GIVEN INSTRUCTION:
Quote precisely the final stretch of the listing: start at the line containing "Which one out of" and stop after the last line.

::: PROVIDED RECORDS

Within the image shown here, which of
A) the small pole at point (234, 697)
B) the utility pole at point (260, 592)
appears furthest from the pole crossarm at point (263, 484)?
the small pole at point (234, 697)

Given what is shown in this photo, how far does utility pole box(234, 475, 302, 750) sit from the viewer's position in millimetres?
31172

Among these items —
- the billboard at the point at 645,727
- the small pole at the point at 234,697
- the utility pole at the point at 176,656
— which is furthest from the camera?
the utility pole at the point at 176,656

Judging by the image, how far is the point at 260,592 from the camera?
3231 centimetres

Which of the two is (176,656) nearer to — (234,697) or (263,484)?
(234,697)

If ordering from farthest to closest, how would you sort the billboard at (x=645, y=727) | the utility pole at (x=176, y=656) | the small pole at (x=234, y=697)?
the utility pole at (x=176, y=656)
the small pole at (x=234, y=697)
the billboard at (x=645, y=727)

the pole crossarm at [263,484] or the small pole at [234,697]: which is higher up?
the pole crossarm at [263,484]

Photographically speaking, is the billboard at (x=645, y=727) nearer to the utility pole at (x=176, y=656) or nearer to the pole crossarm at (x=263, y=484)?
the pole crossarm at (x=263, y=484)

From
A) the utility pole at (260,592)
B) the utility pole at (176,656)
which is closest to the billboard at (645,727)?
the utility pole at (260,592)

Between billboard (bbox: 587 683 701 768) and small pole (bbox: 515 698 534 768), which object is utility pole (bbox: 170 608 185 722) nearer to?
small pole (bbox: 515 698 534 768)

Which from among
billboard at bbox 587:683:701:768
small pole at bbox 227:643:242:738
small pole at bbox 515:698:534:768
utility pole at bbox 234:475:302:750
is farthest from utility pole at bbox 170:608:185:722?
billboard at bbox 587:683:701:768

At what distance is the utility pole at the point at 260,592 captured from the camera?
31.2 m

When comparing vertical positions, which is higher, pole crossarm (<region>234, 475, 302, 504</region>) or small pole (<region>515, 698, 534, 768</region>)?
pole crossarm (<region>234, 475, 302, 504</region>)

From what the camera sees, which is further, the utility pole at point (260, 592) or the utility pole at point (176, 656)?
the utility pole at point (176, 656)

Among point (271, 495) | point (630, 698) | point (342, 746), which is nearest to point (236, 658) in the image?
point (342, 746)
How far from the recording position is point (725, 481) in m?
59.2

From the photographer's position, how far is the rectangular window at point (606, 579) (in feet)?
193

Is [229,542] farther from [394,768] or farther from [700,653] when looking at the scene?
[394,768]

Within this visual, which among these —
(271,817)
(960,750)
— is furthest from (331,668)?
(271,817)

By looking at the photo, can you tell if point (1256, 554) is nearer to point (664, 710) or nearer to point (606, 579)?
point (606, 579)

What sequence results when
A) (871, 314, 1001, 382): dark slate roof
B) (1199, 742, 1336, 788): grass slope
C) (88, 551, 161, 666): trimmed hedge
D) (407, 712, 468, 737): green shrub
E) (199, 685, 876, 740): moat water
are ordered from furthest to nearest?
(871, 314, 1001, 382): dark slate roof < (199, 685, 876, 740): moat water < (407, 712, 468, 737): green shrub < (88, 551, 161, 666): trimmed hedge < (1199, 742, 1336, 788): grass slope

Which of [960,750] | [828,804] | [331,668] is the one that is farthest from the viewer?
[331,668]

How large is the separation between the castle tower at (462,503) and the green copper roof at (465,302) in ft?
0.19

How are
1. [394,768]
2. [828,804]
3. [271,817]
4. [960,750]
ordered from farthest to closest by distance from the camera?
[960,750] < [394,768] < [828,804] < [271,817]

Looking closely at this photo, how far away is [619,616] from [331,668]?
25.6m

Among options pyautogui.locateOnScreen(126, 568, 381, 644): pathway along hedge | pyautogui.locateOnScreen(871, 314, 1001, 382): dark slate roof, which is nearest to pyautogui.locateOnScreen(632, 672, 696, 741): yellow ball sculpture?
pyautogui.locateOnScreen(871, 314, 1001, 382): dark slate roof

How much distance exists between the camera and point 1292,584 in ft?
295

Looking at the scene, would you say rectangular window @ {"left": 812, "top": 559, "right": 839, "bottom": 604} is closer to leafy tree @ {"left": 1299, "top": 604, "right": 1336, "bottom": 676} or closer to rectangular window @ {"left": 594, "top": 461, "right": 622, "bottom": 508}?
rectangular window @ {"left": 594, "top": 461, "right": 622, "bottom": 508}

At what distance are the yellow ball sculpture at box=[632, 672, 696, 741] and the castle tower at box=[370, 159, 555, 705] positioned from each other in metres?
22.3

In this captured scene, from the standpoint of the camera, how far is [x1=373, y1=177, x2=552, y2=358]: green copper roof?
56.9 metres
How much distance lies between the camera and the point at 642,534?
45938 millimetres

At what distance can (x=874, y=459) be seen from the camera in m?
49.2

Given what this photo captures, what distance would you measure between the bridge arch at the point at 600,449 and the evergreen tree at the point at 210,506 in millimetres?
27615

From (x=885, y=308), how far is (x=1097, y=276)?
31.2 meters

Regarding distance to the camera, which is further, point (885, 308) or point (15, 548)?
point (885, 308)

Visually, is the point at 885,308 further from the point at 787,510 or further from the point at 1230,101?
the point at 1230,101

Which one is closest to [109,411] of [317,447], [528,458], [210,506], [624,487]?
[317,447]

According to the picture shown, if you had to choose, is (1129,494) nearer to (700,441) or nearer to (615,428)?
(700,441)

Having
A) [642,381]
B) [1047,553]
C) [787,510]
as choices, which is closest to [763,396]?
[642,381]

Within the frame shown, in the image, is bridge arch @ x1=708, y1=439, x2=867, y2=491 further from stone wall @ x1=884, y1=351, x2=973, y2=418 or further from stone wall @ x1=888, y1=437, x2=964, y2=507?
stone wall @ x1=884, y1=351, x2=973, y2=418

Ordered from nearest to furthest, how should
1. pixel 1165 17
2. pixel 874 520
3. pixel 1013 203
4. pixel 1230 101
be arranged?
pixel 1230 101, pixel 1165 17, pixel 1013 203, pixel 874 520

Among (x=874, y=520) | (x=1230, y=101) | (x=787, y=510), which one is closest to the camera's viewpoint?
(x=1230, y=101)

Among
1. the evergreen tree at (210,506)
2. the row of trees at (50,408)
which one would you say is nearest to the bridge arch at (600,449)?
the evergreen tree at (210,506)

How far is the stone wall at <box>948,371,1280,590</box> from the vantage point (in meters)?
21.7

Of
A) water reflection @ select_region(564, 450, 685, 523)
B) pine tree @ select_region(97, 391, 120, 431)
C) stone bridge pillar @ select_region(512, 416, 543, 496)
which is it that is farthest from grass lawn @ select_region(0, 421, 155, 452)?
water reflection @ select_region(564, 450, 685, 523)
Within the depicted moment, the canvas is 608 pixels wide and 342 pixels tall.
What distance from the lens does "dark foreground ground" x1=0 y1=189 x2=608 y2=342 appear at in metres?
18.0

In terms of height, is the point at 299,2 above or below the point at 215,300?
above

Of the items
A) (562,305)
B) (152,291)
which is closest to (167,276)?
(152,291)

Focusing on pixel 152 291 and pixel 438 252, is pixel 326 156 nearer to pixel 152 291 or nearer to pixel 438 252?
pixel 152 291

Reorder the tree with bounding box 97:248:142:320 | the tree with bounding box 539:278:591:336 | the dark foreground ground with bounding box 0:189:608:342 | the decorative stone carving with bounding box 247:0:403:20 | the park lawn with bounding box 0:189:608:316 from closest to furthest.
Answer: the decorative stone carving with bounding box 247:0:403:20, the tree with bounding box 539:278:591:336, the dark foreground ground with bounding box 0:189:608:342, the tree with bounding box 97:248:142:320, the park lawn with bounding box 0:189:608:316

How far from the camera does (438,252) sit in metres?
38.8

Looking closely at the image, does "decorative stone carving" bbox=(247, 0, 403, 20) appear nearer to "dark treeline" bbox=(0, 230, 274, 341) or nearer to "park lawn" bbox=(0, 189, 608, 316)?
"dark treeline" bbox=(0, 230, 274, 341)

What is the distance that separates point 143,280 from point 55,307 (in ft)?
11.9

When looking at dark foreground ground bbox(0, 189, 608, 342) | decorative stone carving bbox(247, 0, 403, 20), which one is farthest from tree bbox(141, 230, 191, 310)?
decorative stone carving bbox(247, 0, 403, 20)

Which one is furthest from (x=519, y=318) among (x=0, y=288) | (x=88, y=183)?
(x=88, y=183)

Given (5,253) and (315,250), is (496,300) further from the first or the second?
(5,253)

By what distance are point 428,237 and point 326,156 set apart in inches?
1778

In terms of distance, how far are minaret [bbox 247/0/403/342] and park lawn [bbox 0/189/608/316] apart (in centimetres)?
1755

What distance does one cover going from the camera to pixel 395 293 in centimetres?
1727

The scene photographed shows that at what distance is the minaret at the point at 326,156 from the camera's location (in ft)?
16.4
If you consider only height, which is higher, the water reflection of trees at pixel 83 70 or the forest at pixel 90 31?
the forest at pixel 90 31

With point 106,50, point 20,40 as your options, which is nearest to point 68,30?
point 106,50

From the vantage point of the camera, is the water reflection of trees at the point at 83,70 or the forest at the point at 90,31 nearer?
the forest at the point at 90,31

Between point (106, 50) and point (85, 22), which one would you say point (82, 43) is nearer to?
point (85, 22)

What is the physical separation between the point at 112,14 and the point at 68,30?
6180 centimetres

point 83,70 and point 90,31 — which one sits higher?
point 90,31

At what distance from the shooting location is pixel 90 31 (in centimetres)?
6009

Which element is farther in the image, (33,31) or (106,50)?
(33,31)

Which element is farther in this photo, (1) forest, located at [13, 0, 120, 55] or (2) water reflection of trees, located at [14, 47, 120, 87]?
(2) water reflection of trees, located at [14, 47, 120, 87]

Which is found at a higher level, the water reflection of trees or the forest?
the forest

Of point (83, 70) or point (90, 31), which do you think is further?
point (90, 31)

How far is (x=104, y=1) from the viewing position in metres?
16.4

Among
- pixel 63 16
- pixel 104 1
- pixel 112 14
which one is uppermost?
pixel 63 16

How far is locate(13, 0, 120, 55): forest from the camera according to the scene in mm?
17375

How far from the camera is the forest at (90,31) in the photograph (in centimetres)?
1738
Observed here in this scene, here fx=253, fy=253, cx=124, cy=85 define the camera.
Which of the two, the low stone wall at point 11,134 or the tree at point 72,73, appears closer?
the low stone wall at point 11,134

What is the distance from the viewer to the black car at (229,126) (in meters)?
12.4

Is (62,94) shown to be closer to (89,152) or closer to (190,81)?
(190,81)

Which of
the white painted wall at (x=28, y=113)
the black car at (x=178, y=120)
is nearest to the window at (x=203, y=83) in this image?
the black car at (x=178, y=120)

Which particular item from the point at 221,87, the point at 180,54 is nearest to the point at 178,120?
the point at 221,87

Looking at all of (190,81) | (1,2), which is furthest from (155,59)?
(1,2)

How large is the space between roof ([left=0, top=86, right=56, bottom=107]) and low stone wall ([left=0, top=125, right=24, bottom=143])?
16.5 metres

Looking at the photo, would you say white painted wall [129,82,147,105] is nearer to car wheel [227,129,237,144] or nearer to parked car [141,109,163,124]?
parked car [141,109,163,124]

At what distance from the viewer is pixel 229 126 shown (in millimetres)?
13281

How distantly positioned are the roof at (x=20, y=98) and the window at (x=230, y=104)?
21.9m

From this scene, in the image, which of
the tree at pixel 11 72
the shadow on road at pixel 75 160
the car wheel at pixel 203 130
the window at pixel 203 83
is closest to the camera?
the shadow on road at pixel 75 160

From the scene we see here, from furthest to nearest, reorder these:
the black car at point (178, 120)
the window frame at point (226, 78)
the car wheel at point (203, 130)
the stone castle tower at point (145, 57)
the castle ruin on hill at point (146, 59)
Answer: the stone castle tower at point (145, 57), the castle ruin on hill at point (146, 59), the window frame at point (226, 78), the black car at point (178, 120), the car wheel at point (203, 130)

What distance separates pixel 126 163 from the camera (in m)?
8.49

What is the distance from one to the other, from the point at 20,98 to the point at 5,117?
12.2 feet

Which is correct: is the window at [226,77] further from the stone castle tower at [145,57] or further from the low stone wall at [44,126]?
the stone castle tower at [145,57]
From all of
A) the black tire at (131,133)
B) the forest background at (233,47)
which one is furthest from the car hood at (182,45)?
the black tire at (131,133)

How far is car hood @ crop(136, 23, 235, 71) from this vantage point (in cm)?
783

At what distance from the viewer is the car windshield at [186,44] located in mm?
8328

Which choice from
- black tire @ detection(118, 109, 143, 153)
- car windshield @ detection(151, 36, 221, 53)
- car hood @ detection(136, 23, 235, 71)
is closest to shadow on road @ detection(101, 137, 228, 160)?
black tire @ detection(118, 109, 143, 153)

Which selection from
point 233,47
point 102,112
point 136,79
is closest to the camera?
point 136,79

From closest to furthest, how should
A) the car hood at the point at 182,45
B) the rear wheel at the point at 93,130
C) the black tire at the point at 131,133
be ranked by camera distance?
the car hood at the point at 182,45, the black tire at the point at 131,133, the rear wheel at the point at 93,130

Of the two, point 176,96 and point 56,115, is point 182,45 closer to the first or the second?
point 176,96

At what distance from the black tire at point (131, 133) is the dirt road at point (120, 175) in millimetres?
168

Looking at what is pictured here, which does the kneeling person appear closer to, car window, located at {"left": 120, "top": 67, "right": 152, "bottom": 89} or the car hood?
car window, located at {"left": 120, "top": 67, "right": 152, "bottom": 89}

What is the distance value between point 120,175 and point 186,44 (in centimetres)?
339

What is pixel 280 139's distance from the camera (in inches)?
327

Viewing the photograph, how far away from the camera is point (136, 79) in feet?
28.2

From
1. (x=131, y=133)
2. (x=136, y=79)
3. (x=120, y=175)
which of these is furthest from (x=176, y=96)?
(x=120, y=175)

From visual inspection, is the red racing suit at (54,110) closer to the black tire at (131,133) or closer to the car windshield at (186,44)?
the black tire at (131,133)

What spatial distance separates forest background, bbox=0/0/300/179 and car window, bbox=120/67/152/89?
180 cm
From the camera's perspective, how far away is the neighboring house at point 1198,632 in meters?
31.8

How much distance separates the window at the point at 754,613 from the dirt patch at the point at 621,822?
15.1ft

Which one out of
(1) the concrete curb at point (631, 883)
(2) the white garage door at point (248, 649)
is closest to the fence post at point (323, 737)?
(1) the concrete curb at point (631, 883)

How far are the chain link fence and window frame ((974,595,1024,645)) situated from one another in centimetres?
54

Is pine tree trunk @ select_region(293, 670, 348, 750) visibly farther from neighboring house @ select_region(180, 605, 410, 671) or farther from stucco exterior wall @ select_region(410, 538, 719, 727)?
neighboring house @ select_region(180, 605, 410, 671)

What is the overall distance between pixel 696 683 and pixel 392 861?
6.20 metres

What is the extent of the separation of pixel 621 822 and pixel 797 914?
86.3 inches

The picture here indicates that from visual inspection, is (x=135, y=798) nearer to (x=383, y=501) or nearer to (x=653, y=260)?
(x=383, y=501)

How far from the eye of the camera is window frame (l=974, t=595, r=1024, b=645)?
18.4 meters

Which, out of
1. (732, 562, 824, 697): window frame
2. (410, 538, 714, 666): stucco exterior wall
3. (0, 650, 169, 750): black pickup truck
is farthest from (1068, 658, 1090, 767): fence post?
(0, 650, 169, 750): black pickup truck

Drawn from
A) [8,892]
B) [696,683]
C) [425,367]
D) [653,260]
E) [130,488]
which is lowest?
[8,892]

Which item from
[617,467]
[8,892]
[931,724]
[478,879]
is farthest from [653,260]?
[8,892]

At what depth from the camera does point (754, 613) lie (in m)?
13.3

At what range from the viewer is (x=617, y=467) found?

::::::

ANSWER TO THE EXERCISE:
Which one out of
(1) the concrete curb at point (631, 883)
(2) the white garage door at point (248, 649)
is closest to the fence post at point (323, 737)?
(1) the concrete curb at point (631, 883)

How far are the chain link fence and window frame ((974,595,1024,645)) situated from one another in centimetres?
54

Is pine tree trunk @ select_region(293, 670, 348, 750) visibly farther from neighboring house @ select_region(180, 605, 410, 671) or farther from stucco exterior wall @ select_region(410, 538, 719, 727)?
neighboring house @ select_region(180, 605, 410, 671)

What is the overall distance between pixel 696 683 and pixel 392 861?
6.20 metres

What is the extent of the separation of pixel 621 822 and pixel 797 914?
86.3 inches

The picture here indicates that from visual inspection, is (x=135, y=798) nearer to (x=383, y=501) or nearer to (x=653, y=260)?
(x=383, y=501)

How far from the eye of the camera is window frame (l=974, t=595, r=1024, b=645)?
18.4 meters

Which, out of
1. (732, 562, 824, 697): window frame
2. (410, 538, 714, 666): stucco exterior wall
3. (0, 650, 169, 750): black pickup truck
is farthest from (1068, 658, 1090, 767): fence post?
(0, 650, 169, 750): black pickup truck

Drawn from
A) [8,892]
B) [696,683]
C) [425,367]
D) [653,260]
E) [130,488]
which is lowest?
[8,892]

Which item from
[617,467]
[8,892]
[931,724]
[478,879]
is farthest from [653,260]?
[8,892]

At what depth from the camera does point (754, 613) lie (in m)?
13.3

At what range from the viewer is (x=617, y=467) found?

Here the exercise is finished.